------ TRECHO ------
Como imitar uma águia fez brasileiros viverem pânico na Libertadores
Hoje sem nem ter uma divisão para atuar no Campeonato Brasileiro, o São Caetano viveu momentos de glória no início do século XXI. Entre os momentos mais históricos da equipe do ABC estão o título paulista de 2004, o vice da Libertadores em 2002 e um jogo mais que especial no mesmo torneio sul-americano do ano de 2004: uma classificação para lá de inesquecível em pleno estádio Azteca, contra o América do México, em jogo que o elenco do São Caetano chegou até a temer o risco de morte.
Depois de uma vitória por 2 a 1 no Anacleto Campanella, o São Caetano vinha perdendo por 1 a 0 no Azteca e sendo eliminado nas oitavas de final pelo América do México, time o qual já havia enfrentado duas vezes na fase de grupos e criado certa rivalidade, especialmente com o meia Blanco, ídolo mexicano. No segundo tempo, porém, Fabrício Carvalho serviu Triguinho, que invadiu a área e mandou para as redes, fazendo o gol que colocava o São Caetano nas quartas de final. Após o apito final, sobrou provocação, e uma briga generalizada estourou.
------ LINHAS EXTRAÍDAS ------
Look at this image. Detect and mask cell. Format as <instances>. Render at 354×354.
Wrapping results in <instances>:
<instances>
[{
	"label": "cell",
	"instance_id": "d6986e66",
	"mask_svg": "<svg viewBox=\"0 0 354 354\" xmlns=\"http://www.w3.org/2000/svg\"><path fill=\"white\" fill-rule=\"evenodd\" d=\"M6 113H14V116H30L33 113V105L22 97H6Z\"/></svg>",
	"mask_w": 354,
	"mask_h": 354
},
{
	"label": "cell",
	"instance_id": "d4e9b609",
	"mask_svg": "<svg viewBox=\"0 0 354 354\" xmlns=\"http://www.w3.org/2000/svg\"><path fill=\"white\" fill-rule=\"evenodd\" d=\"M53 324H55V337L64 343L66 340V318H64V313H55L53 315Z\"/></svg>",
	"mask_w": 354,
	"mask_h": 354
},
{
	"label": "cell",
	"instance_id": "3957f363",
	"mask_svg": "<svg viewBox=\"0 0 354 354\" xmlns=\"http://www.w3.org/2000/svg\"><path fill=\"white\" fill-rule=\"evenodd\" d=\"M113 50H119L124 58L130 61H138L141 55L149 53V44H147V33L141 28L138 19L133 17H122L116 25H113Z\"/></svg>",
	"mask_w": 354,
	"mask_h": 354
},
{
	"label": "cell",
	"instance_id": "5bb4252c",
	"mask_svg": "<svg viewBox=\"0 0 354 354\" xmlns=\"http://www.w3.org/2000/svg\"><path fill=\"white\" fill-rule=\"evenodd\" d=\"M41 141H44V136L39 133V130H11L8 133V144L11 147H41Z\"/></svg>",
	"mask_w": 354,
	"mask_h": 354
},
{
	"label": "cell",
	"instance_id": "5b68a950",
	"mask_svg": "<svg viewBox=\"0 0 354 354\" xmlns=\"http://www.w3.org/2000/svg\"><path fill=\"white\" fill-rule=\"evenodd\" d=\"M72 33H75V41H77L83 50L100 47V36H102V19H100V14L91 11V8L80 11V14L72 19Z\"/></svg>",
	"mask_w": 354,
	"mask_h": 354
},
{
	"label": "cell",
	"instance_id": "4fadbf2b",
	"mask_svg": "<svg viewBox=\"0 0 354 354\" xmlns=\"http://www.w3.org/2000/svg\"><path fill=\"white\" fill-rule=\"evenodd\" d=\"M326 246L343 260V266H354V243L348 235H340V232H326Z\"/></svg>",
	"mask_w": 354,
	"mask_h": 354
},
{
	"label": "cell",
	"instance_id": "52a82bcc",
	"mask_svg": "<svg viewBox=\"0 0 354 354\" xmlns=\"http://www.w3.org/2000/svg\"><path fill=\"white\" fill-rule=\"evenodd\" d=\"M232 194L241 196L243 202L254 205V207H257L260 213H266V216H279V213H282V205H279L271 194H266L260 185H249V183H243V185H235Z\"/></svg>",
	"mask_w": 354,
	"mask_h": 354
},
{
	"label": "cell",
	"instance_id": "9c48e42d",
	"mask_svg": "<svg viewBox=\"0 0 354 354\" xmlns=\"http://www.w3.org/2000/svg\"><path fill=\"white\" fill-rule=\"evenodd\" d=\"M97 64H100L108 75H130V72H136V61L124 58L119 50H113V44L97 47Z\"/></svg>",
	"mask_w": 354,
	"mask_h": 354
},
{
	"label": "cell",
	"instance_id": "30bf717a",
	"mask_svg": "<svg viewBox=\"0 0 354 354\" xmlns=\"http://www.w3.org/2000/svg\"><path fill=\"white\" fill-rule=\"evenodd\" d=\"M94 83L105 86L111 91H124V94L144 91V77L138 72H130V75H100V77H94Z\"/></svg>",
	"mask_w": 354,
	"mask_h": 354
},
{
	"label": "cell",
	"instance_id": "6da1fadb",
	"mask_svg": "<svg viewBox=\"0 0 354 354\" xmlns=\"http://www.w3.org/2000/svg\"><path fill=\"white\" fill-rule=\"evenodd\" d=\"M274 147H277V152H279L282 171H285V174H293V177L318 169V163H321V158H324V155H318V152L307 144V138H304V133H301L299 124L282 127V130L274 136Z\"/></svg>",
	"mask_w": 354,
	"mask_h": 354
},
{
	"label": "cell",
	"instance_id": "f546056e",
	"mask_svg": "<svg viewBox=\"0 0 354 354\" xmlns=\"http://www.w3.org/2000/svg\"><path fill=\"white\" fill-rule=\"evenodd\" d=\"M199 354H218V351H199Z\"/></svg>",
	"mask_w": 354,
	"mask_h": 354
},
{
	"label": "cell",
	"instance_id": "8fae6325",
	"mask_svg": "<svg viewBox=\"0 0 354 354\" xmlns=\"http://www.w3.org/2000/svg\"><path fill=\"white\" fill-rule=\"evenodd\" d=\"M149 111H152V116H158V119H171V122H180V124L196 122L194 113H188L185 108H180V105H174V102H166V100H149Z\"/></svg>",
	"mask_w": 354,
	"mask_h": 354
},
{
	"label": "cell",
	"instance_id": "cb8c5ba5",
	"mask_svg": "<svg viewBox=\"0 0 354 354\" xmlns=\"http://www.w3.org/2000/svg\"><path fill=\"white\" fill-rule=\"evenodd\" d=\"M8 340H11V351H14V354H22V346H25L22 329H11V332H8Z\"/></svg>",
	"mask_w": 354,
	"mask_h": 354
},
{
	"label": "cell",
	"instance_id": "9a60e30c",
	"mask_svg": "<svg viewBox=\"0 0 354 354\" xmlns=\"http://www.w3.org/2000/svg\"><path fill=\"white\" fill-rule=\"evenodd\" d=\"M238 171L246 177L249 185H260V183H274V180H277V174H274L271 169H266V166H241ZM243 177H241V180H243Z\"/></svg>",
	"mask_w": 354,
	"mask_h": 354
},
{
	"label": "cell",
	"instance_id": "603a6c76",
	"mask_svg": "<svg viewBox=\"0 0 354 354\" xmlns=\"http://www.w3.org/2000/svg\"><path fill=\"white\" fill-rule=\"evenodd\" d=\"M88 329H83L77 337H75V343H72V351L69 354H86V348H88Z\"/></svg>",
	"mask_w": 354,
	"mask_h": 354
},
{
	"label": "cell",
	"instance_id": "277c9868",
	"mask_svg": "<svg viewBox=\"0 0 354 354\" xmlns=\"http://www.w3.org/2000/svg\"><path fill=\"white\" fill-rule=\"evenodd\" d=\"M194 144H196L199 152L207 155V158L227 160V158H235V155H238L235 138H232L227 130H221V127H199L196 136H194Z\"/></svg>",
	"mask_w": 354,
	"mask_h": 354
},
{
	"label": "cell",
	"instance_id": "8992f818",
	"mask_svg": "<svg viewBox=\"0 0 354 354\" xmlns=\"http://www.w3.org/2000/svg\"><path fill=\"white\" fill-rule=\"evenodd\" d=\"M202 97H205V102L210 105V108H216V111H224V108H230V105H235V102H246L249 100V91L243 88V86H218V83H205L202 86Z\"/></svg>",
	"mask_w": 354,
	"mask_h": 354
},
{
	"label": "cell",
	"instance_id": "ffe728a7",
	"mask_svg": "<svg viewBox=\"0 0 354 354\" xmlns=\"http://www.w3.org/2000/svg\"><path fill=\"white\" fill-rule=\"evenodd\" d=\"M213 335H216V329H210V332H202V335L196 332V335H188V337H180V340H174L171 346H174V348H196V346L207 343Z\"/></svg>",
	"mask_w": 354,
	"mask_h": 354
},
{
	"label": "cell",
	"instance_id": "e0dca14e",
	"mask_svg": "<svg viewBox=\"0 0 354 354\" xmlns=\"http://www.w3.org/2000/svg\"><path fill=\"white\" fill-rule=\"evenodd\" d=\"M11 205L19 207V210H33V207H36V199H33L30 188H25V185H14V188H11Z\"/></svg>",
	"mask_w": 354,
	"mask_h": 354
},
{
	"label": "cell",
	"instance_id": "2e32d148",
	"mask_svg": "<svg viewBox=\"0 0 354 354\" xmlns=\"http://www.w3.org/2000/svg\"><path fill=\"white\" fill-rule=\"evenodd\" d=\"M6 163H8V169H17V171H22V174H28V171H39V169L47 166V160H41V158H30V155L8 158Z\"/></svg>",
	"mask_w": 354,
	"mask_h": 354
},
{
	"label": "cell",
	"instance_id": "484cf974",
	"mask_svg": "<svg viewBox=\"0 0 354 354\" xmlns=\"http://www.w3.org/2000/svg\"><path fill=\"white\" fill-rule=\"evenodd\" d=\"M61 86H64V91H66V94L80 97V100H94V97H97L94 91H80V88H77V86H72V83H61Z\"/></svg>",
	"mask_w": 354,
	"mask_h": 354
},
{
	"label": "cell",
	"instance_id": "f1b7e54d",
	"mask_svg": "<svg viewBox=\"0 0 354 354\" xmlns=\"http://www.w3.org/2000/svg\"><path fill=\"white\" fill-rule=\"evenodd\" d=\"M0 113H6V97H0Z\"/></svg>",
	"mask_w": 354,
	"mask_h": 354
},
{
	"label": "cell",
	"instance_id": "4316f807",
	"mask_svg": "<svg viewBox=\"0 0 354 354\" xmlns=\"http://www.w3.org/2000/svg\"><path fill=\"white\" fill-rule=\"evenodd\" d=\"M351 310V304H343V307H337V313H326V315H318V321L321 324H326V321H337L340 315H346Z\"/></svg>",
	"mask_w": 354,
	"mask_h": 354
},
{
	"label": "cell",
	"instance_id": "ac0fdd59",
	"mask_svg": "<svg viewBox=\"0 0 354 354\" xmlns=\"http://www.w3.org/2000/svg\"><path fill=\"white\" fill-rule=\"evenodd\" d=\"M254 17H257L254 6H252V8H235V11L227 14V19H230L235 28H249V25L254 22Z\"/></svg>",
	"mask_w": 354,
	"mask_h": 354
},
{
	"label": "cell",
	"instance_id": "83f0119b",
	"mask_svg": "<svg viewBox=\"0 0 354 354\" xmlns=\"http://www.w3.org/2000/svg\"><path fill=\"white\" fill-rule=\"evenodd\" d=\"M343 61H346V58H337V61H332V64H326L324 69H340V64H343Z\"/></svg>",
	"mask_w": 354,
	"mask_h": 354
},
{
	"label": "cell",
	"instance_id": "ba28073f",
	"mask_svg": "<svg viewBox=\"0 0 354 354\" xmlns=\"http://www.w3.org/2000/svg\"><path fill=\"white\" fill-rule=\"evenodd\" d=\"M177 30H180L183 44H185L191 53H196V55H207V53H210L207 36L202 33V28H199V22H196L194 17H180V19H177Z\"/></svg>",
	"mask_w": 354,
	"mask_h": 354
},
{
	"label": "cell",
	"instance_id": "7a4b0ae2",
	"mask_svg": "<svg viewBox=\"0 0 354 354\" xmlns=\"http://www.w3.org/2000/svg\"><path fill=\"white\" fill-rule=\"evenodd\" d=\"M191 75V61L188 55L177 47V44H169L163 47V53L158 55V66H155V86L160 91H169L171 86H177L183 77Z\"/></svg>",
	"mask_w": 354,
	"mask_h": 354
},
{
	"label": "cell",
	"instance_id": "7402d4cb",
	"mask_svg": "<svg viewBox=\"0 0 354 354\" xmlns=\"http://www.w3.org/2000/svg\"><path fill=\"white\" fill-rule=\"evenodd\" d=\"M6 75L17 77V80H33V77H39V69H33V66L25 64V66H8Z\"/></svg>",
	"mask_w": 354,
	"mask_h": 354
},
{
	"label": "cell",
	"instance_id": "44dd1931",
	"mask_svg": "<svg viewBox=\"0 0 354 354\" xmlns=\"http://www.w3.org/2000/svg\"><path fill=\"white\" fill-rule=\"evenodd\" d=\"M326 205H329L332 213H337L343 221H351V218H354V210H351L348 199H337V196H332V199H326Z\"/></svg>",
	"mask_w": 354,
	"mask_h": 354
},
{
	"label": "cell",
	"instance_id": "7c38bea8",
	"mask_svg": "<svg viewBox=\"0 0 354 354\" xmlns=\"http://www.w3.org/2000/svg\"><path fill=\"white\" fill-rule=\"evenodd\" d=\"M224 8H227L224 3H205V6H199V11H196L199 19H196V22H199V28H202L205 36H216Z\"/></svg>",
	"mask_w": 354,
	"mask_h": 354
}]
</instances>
------
TAREFAS E EXERCÍCIOS>
#1 Pode imprimir a parte do trecho sobre o São Caetano na Libertadores que começa nas palavras "Depois de uma" e vai até depois de "briga generalizada estourou."?
#2 Pode prosseguir com o texto sobre o jogo do São Caetano no Azteca a partir do ponto em que ele para?

RESPOSTAS POR TAREFA>
#1
Depois de uma vitória por 2 a 1 no Anacleto Campanella, o São Caetano vinha perdendo por 1 a 0 no Azteca e sendo eliminado nas oitavas de final pelo América do México, time o qual já havia enfrentado duas vezes na fase de grupos e criado certa rivalidade, especialmente com o meia Blanco, ídolo mexicano. No segundo tempo, porém, Fabrício Carvalho serviu Triguinho, que invadiu a área e mandou para as redes, fazendo o gol que colocava o São Caetano nas quartas de final. Após o apito final, sobrou provocação, e uma briga generalizada estourou.

#2
“Eu dei o passe do gol para o Triguinho, e ao final da partida, comemorando ali, eu acabei fazendo uma águia, que é o símbolo do América do México... o Blanco provocava muito a nossa equipe e, quando fazia gol, fazia aquela imitação de águia. E após o jogo e a classificação eu acabei imitando a águia e foi um alvoroço total, a torcida ficou bastante chateada, bastante enervada no momento”, recorda Fabrício Carvalho em entrevista ao UOL Esporte.
“Eles já estavam fazendo festa, tinham mais de 70 mil pessoas no estádio, estava preparada uma grande festa após o termino da partida no caso de uma classificação da equipe deles, mas nós acabamos estragando a festa, e agora a gente dá risada com muita naturalidade, mas no momento foi bastante difícil, conflitante, a gente não conseguia sair de campo. Começou uma discussão entre o Silvio Luis, Blanco e o Anderson Lima, onde o Anderson Lima acabou levando uma cotovelada do Blanco no final do jogo. O Cabañas também estava lá e acabou tendo um entrevero entre eles, e aí começou toda a briga”, lembra o ex-atacante do Azulão.
A briga tomou conta do Azteca e até mesmo torcedores chegaram a invadir o gramado com alguns objetos. Entre eles, estava um inusitado carrinho de mão, que por pouco não virou arma de guerra. O elenco do São Caetano – que na época era comandado por Muricy Ramalho – só conseguiu escapar depois de correr muito desde o meio-campo até o vestiário, local onde conseguiu encontrar um pouco de paz antes de ser escoltado rumo ao hotel.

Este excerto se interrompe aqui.